Enzyme kinetics graphs and inhibitors

Now, what about inhibitors? We discussed two types of inhibitors, competitive and noncompetitive, in the article on enzyme regulation.

Competitive inhibitors impair reaction progress by binding to an enzyme, often at the active site, and preventing the real substrate from binding. At any given time, only the competitive inhibitor or the substrate can be bound to the enzyme (not both). That is, the inhibitor and substrate compete for the enzyme. Competitive inhibition acts by decreasing the number of enzyme molecules available to bind the substrate.

Noncompetitive inhibitors don’t prevent the substrate from binding to the enzyme. In fact, the inhibitor and substrate don't affect one another's binding to the enzyme at all. However, when the inhibitor is bound, the enzyme cannot catalyze its reaction to produce a product. Thus, noncompetitive inhibition acts by reducing the number of functional enzyme molecules that can carry out a reaction.

If we wanted to show the effects of these inhibitors on a graph like the one above, we could repeat our whole experiment two more times: once with a certain amount of competitive inhibitor added to each test reaction, and once with a certain amount of noncompetitive inhibitor added instead. We would get results as follows:

Image modified from "Enzymes: Figure 3," by OpenStax College, Biology (CC BY 3.0).

With a competitive inhibitor, the reaction can eventually reach its normal \[V_{max}\], but it takes a higher concentration of substrate to get it there. In other words, \[V_{max}\] is unchanged, but the apparent \[K_m\] is higher. Why must more substrate be added in order to reach \[V_{max}\]? The extra substrate makes the substrate molecules abundant enough to consistently “beat” the inhibitor molecules to the enzyme.

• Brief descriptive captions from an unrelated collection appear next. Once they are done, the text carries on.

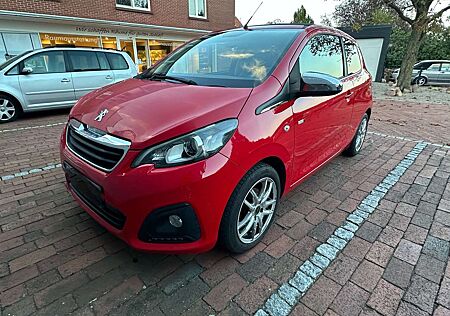 Peugeot 108 gebraucht kaufen Peugeot 108 PureTech 82 Top! Style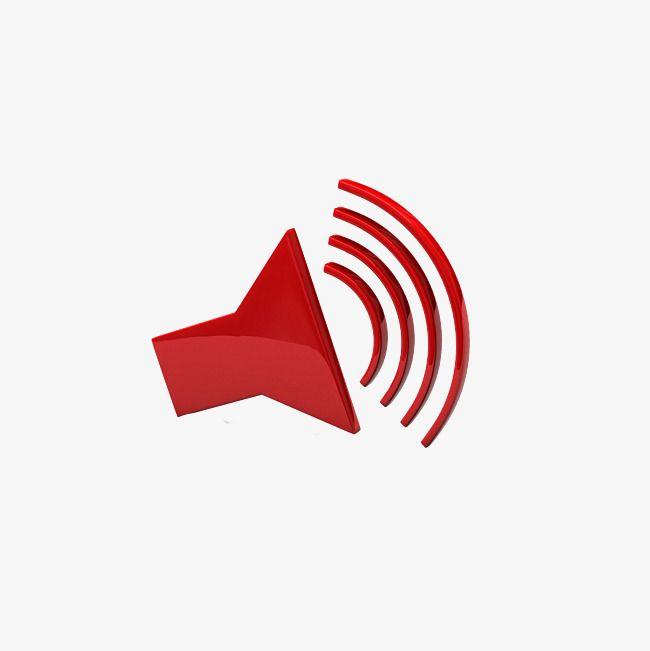 Red Horn Logo - Red Horn, Good News, Speakers PNG and PSD File for Free Download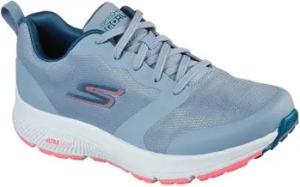 Skechers Herrenschuhe Sportschuhe GO RUN CONSISTENT - LUNAR NIGHT 128275 BLU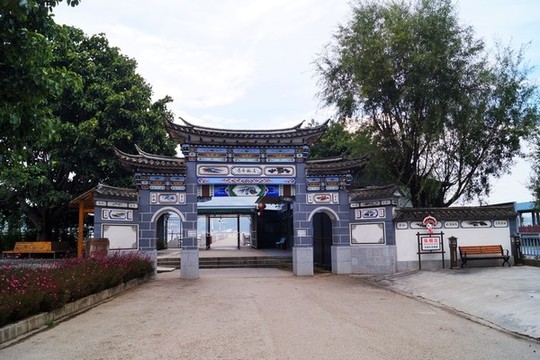 大理洱海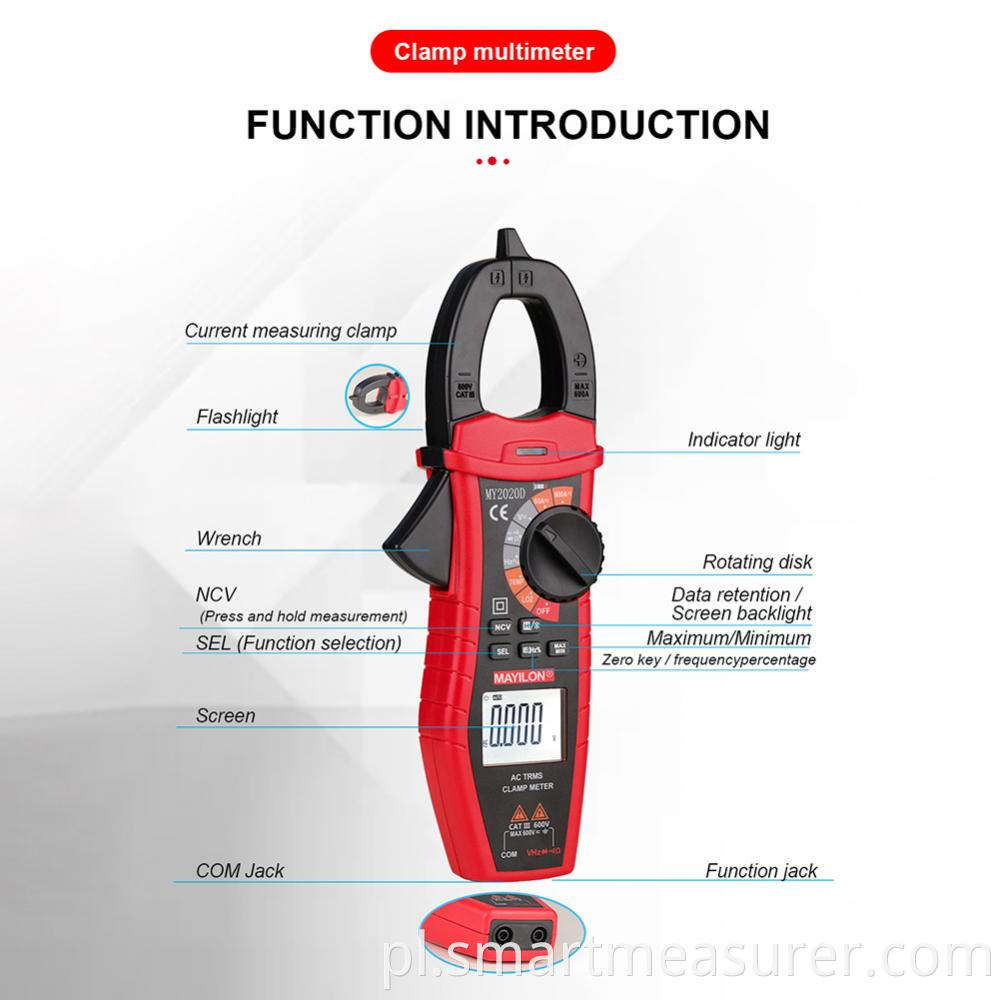 Clamp Meter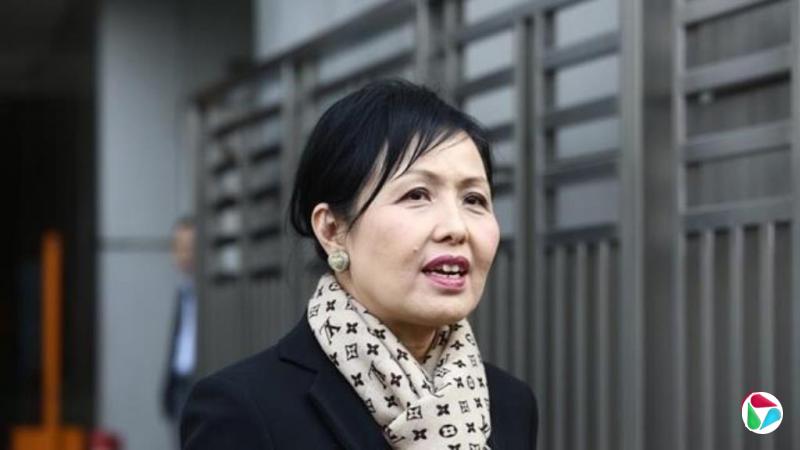 陈清霞接替李慧琼出任爱国主义教育工作小组组长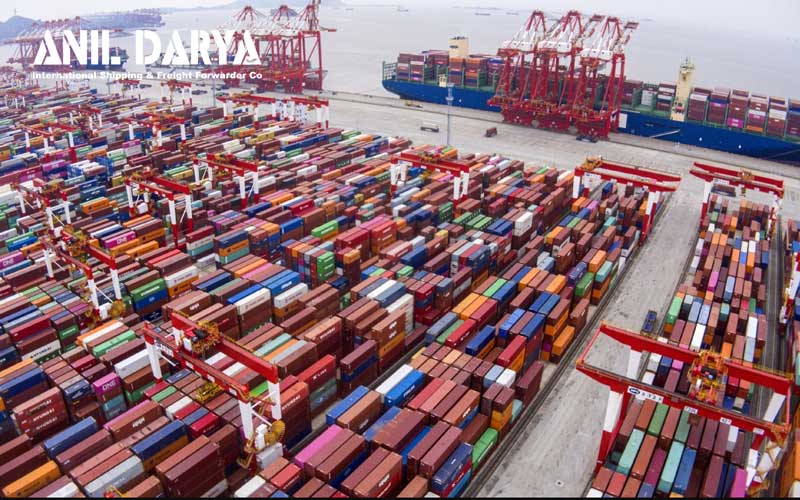 افزایش ۱۱۲ درصدی صادرات کالا از شانگهای چین در دو ماه اول ۲۰۲۴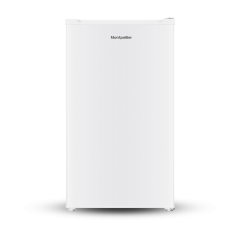 Montpellier MDAUCFZ48W 48cm Undercounter Freezer - White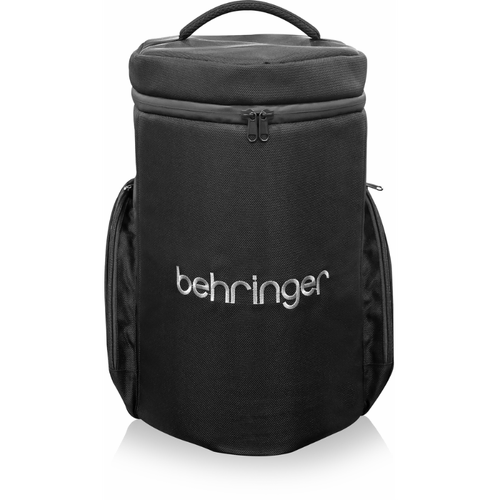 Behringer B1 Backpack for B1C & B1X Speakers - Durable Nylon Shell, Black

With a noncompetitive inhibitor, the reaction can never reach its normal \[V_{max}\], regardless of how much substrate we add. A subset of the enzyme molecules will always be “poisoned” by the inhibitor, so the effective concentration of enzyme (which determines \[V_{max}\]) is reduced. However, the reaction reaches half of its new \[V_{max}\] at the same substrate concentration, so \[K_m\] is unchanged. The unchanged \[K_m\] reflects that the inhibitor doesn't affect binding of enzyme to substrate, just lowers the concentration of usable enzyme.

Michaelis-Menten and allosteric enzymes

Many enzymes act similarly to the hypothetical enzyme in the example above, producing parabolic curves when reaction rate is graphed as a function of substrate concentration. Enzymes that display this behavior can often be described by an equation relating substrate concentration, initial velocity, \[K_m\], and \[V_{max}\], known as the Michaelis-Menten equation. Enzymes whose kinetics obey this equation are called Michaelis-Menten enzymes. If you want a more detailed look at the Michaelis-Menten equation and the model underlying it, you may want to check out the Michaelis-Menten videos in the MCAT section.

Michaelis-Menten enzymes are different from allosteric enzymes (discussed in the main article on enzyme regulation). Allosteric enzymes typically have multiple active sites and often display cooperativity, meaning that the binding of a substrate at one active site increases the ability of the other active sites to bind and process substrates.

Cooperative enzymes are more sensitive in their response to changes in substrate concentrations than other enzymes and display a “switch-like” transition from low to high reaction rate as substrate concentration increases. This corresponds to a velocity vs. substrate curve that is S-shaped, as shown above.